> [GOAL OF THE EXERCISE] Update the items below so that every "nucleus" becomes "nuclear-region", keeping everything else unchanged.

══ DATA FOR THIS TASK

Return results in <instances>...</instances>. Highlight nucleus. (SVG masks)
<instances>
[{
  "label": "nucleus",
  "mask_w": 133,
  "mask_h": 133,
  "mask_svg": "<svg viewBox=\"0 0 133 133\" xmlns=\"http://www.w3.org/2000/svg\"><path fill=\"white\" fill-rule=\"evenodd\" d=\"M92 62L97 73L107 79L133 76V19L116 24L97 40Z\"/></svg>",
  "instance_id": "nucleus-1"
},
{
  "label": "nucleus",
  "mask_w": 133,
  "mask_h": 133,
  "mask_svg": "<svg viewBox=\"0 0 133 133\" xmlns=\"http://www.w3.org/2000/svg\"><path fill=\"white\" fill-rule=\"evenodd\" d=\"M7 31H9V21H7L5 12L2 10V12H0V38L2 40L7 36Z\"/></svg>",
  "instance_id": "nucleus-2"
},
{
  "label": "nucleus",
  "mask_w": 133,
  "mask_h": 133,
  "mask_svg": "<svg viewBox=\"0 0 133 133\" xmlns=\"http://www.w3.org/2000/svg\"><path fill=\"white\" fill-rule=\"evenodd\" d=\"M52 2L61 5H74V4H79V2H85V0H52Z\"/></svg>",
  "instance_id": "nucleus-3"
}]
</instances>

════

> [OUTPUT OF THE TASK]
Return results in <instances>...</instances>. Highlight nuclear-region. (SVG masks)
<instances>
[{
  "label": "nuclear-region",
  "mask_w": 133,
  "mask_h": 133,
  "mask_svg": "<svg viewBox=\"0 0 133 133\" xmlns=\"http://www.w3.org/2000/svg\"><path fill=\"white\" fill-rule=\"evenodd\" d=\"M92 62L97 73L107 79L133 76V19L116 24L97 40Z\"/></svg>",
  "instance_id": "nuclear-region-1"
},
{
  "label": "nuclear-region",
  "mask_w": 133,
  "mask_h": 133,
  "mask_svg": "<svg viewBox=\"0 0 133 133\" xmlns=\"http://www.w3.org/2000/svg\"><path fill=\"white\" fill-rule=\"evenodd\" d=\"M7 31H9V21H7L5 12L2 10V12H0V38L2 40L7 36Z\"/></svg>",
  "instance_id": "nuclear-region-2"
},
{
  "label": "nuclear-region",
  "mask_w": 133,
  "mask_h": 133,
  "mask_svg": "<svg viewBox=\"0 0 133 133\" xmlns=\"http://www.w3.org/2000/svg\"><path fill=\"white\" fill-rule=\"evenodd\" d=\"M52 2L61 5H74V4H79V2H85V0H52Z\"/></svg>",
  "instance_id": "nuclear-region-3"
}]
</instances>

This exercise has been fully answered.